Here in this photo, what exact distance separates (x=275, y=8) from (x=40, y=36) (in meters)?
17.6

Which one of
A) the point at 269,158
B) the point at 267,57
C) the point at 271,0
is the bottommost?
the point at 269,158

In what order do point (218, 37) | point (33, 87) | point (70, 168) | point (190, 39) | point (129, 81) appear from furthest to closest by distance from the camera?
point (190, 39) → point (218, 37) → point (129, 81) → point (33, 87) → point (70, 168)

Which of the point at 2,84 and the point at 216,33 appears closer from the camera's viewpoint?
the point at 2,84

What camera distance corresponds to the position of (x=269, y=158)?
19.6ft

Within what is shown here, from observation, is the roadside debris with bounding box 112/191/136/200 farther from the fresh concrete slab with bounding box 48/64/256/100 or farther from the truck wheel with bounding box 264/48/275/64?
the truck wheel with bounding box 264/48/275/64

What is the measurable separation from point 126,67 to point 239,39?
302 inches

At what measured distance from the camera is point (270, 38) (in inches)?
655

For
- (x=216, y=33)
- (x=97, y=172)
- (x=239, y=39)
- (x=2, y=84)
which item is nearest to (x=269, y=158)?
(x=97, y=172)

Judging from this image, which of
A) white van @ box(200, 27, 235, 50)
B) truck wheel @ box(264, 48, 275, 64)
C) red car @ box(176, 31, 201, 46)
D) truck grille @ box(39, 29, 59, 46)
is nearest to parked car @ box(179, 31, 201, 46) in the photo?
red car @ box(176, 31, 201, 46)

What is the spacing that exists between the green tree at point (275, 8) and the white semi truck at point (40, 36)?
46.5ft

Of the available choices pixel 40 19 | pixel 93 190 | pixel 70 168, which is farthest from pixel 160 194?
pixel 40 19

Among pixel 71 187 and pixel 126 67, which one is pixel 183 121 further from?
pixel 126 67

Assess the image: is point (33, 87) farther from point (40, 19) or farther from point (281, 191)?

++++++

- What you have to do
Please reproduce all of the records above word for word, without leaving out or changing any line.

- Exercise answer
Here in this photo, what exact distance separates (x=275, y=8) from (x=40, y=36) (in meters)?
17.6

Which one of
A) the point at 269,158
B) the point at 267,57
C) the point at 271,0
is the bottommost?
the point at 269,158

In what order do point (218, 37) | point (33, 87) | point (70, 168) | point (190, 39) | point (129, 81) appear from furthest to closest by distance from the camera?
point (190, 39) → point (218, 37) → point (129, 81) → point (33, 87) → point (70, 168)

Which of the point at 2,84 and the point at 216,33 appears closer from the camera's viewpoint?
the point at 2,84

What camera distance corresponds to the position of (x=269, y=158)?
19.6ft

Within what is shown here, from observation, is the roadside debris with bounding box 112/191/136/200 farther from the fresh concrete slab with bounding box 48/64/256/100 or farther from the truck wheel with bounding box 264/48/275/64?
the truck wheel with bounding box 264/48/275/64

What is the measurable separation from point 126,67 to point 239,39?
302 inches

At what measured distance from the camera is point (270, 38) (in inches)?
655

For
- (x=216, y=33)
- (x=97, y=172)
- (x=239, y=39)
- (x=2, y=84)
which item is nearest to (x=269, y=158)?
(x=97, y=172)

Judging from this image, which of
A) white van @ box(200, 27, 235, 50)
B) truck wheel @ box(264, 48, 275, 64)
C) red car @ box(176, 31, 201, 46)
D) truck grille @ box(39, 29, 59, 46)
is nearest to parked car @ box(179, 31, 201, 46) in the photo?
red car @ box(176, 31, 201, 46)

What is the spacing that exists between the green tree at point (275, 8) and the white semi truck at point (40, 36)?
46.5ft

Of the available choices pixel 40 19 | pixel 93 190 | pixel 70 168, which is farthest from pixel 160 194?
pixel 40 19

Among pixel 71 187 and pixel 126 67, which one is pixel 183 121 further from?
pixel 126 67

Assess the image: is point (33, 87) farther from point (40, 19) or farther from point (281, 191)?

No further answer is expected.